For the unbounded mode, I guess that it would be a great improvement if RT could handle it, but it would require quite some work, because RT control out of gamut color at different step of the pipeline without using LCMS. @Desmis could better answer and help here.
So I'd say that we won't support it for now and we should open a new issue for that.
Hi @Hombre57 , and my apologies, I already deleted the pp3 files.
I just opened RT and it looks like Black Point Compensation from the Color Management panel was already disabled. I normally disable bpc for image editing (instead I just make sure that none of my image colors fall below my monitor's black point).
How does/where in the code does RT control out of gamut colors? For the three test images, RT was generating better gamut checks than LCMS.
How does/where in the code does RT control out of gamut colors? For the three test images, RT was generating better gamut checks than LCMS.
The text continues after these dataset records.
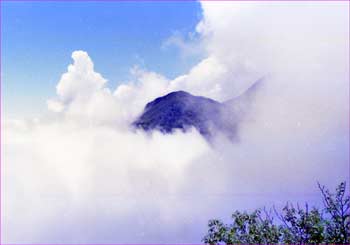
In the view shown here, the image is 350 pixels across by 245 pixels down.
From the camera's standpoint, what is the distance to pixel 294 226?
26.9 m

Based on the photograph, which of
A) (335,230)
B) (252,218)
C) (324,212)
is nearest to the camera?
(335,230)

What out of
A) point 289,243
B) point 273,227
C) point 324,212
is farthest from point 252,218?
point 324,212

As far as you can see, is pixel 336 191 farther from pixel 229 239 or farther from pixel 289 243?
pixel 229 239

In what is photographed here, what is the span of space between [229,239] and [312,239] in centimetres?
649

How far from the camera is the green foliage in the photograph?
25.0 metres

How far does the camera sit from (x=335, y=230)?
2478 centimetres

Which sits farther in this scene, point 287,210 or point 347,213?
point 287,210

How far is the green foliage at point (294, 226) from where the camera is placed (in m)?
25.0

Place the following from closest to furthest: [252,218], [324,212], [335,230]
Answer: [335,230]
[324,212]
[252,218]

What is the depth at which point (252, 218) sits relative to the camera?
29.1 meters

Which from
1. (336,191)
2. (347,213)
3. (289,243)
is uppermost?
(336,191)

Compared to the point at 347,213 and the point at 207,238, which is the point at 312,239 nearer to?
the point at 347,213

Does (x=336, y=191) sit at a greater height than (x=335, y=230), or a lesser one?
greater

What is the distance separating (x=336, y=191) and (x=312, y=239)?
13.8 feet
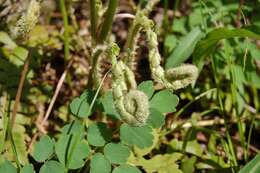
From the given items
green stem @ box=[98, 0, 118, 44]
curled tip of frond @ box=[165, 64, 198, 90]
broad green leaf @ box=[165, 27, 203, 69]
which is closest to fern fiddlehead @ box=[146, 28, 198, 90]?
curled tip of frond @ box=[165, 64, 198, 90]

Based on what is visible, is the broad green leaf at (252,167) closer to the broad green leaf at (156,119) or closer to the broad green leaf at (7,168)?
the broad green leaf at (156,119)

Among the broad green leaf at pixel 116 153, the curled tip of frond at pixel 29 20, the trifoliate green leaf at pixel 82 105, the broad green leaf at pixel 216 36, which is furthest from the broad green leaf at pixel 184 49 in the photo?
the curled tip of frond at pixel 29 20

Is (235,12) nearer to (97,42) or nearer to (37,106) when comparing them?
(97,42)

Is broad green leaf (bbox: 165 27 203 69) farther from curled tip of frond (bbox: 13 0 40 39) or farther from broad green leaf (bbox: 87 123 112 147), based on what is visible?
curled tip of frond (bbox: 13 0 40 39)

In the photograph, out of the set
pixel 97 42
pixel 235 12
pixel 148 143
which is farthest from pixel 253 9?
pixel 148 143

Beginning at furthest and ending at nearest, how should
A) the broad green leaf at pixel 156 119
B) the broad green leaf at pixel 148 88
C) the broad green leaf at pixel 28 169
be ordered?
1. the broad green leaf at pixel 148 88
2. the broad green leaf at pixel 156 119
3. the broad green leaf at pixel 28 169

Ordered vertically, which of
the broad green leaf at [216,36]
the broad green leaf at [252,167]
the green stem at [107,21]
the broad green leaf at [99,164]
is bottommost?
the broad green leaf at [252,167]

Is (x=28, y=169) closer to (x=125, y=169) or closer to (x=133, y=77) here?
(x=125, y=169)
I'm using lcms' gamut soft-proofing feature, enabling the gamut check when asked for. See here https://github.com/Beep6581/RawTherapee/blob/softproofing/rtengine/improcfun.cc#L118
Since the last image buffer from the pipeline is a Lab image, the Input profile is a Lab colorspace from lcms (see https://github.com/Beep6581/RawTherapee/blob/softproofing/rtengine/improcfun.cc#L88)
If you want some example of gamut control during the pipeline, see here :
As @mm2 said, soft-proofing should be used for rendering Printing only. However if we select a small gamut output profile like sRGB displayed on a wide gamut monitor, we should let the user see the gamut handling. So I think we should handle 4 paths :
As @mm2 said, soft-proofing should be used for rendering Printing only.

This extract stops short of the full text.